Why AUC-ROC curves and LASSO regression analysis?

NGS data analysis provides information on many genes and RNAs that are differentially expressed when comparing functional sample groups. How well a transcript would perform as a biomarker in discriminating, for example, cancer from healthy samples, can be calculated based on on their true positive rate (TPR) and their false positive rate (FPR).

A ROC (receiver operating characteristic) curve is a visualisation of TPR vs FPR. The further the plotted line separates above the diagonal line, the better a given biomarker is because this indicates a large TPR and a small FPR. As a summary of the ROC curve, the AUC (area under the curve) is a numerical value describing the ability of a biomarker for distinguishing groups. We provide these for the most promising biomarkers when it is relevant for the experimental setup.

In addition we can provide additional analysis to extract subsets of markers with increased discrimatory power to be tested/validated in the lab. To find such a subset we use the LASSO method (Least Absolute Shrinkage and Selection Operator). LASSO selects a subset of markers and improves the prediction accuracy and interpretability of the statistical model by performing both variable selection and regularization.

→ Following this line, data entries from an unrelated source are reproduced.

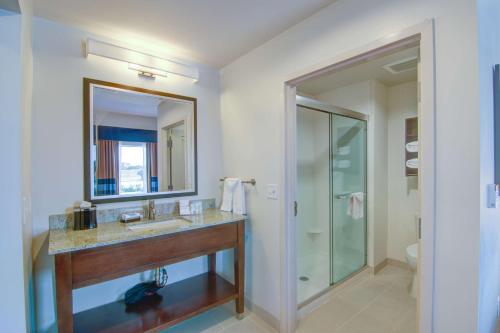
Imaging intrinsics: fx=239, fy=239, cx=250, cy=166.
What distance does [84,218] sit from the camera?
68.3 inches

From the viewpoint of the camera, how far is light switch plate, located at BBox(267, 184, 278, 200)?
198cm

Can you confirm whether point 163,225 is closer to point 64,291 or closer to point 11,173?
point 64,291

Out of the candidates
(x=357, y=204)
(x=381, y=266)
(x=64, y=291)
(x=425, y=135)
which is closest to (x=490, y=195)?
(x=425, y=135)

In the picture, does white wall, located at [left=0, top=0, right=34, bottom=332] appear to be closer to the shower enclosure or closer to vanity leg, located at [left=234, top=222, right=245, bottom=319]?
vanity leg, located at [left=234, top=222, right=245, bottom=319]

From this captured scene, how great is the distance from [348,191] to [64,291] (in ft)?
9.39

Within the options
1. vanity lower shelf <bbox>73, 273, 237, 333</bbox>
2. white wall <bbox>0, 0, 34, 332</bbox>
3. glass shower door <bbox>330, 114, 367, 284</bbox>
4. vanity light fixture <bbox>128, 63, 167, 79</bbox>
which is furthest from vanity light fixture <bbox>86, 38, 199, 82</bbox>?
vanity lower shelf <bbox>73, 273, 237, 333</bbox>

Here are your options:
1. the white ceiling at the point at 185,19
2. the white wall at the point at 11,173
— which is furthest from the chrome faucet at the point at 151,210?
the white ceiling at the point at 185,19

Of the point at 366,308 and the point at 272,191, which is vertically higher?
the point at 272,191

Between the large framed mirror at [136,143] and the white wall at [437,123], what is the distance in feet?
2.11

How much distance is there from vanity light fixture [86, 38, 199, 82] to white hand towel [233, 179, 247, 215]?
44.3 inches

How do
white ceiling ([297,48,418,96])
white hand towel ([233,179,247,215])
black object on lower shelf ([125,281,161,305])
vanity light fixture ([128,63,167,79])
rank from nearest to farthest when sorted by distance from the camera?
black object on lower shelf ([125,281,161,305])
vanity light fixture ([128,63,167,79])
white hand towel ([233,179,247,215])
white ceiling ([297,48,418,96])

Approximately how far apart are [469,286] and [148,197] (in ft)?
7.27

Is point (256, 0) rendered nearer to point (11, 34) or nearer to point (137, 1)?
point (137, 1)

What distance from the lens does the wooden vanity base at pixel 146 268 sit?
138 centimetres
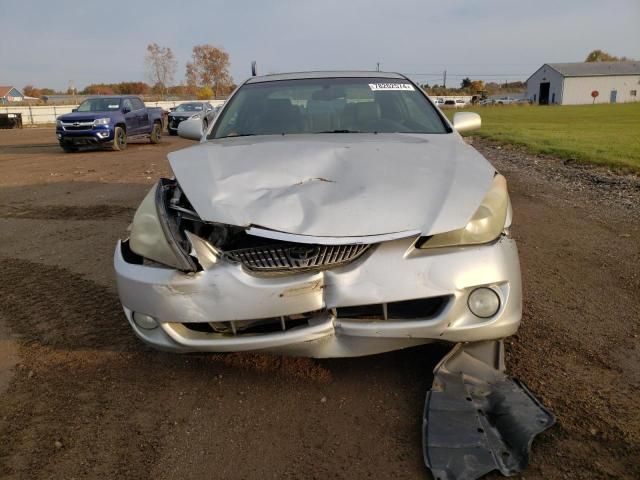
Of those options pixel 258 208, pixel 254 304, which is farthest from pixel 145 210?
pixel 254 304

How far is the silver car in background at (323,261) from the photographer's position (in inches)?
87.6

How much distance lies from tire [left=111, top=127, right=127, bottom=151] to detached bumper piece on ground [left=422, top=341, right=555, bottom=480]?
614 inches

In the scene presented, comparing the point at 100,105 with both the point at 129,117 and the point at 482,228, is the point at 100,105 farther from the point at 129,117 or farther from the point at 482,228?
the point at 482,228

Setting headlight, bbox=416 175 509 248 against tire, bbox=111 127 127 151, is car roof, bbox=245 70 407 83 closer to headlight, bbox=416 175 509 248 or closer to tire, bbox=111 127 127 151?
headlight, bbox=416 175 509 248

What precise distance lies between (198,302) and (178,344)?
0.27 m

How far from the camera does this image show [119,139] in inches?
647

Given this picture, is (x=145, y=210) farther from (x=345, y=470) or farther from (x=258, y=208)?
(x=345, y=470)

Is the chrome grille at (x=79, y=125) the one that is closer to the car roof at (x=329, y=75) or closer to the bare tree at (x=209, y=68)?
the car roof at (x=329, y=75)

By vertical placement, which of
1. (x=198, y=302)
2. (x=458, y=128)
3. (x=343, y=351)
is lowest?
(x=343, y=351)

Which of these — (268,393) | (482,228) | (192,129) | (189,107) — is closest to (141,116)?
(189,107)

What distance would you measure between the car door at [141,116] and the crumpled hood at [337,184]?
15.6 metres

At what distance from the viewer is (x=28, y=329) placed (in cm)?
340

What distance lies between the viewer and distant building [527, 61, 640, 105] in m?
79.9

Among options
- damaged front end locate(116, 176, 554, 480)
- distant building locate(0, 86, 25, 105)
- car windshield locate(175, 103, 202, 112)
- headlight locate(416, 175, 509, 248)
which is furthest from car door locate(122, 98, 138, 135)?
distant building locate(0, 86, 25, 105)
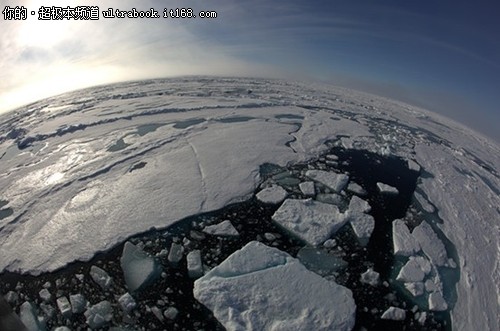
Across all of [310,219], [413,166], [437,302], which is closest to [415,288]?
[437,302]

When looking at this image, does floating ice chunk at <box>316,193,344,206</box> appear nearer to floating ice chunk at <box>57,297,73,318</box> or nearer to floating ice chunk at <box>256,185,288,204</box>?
floating ice chunk at <box>256,185,288,204</box>

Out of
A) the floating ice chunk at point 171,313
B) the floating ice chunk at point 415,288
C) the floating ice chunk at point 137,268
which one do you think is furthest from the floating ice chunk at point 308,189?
the floating ice chunk at point 171,313

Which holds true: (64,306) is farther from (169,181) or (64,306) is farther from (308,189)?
(308,189)

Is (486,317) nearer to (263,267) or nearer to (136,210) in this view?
(263,267)

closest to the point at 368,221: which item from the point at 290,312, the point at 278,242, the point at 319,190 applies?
the point at 319,190

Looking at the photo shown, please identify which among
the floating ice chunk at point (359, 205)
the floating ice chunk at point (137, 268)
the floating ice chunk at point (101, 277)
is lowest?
the floating ice chunk at point (101, 277)

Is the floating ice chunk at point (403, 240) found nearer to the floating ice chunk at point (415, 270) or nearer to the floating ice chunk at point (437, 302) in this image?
the floating ice chunk at point (415, 270)

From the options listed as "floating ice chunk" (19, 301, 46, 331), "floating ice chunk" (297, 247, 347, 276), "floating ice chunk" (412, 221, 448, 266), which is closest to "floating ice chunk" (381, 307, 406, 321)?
"floating ice chunk" (297, 247, 347, 276)
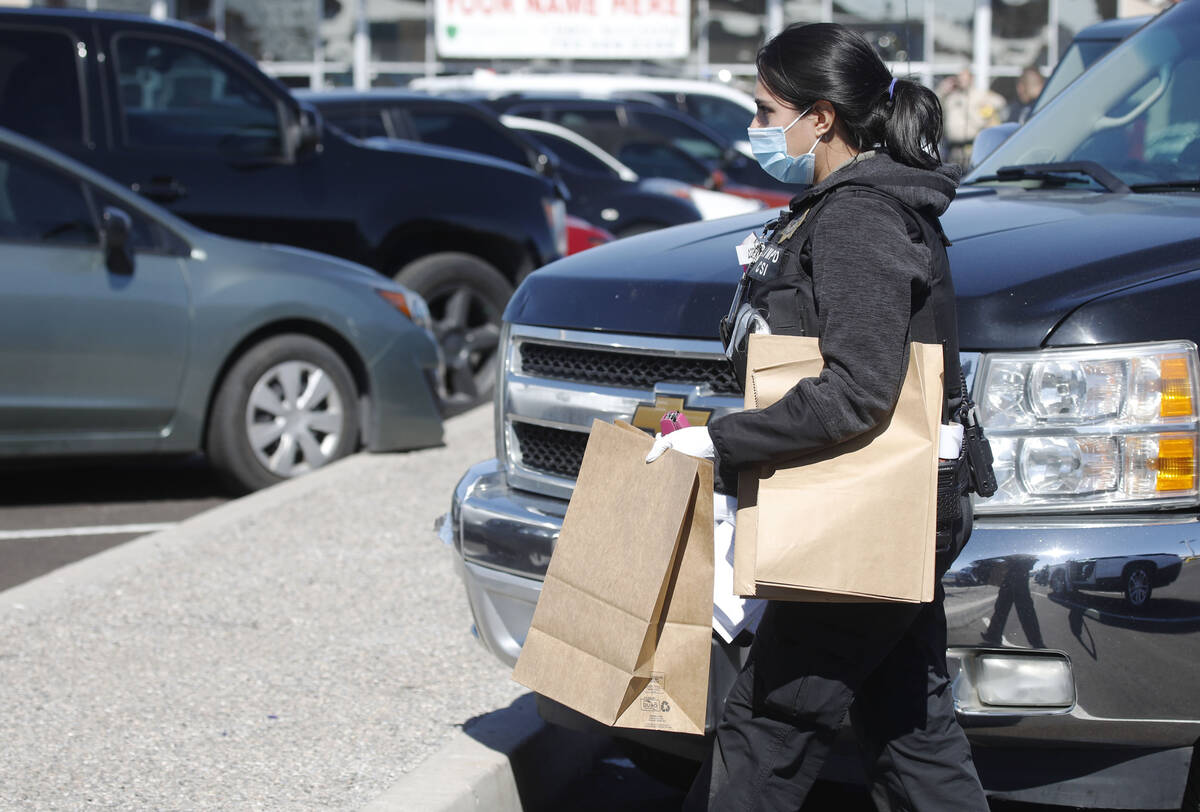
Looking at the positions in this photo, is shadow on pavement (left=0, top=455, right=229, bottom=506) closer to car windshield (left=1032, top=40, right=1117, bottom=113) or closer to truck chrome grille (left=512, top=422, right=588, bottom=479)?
truck chrome grille (left=512, top=422, right=588, bottom=479)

The outcome is an improved proved ability to distinguishing groups by using a combination multiple biomarkers.



The ration of true postives to false postives will be displayed as a curve relative to a 1:1 line. The biomarkers that are included in an optimal biomarker model are identified.  


In addition to the visualizations, you will recieve a table with all of the ROC curves and calculated AUC metrics for each gene of interest.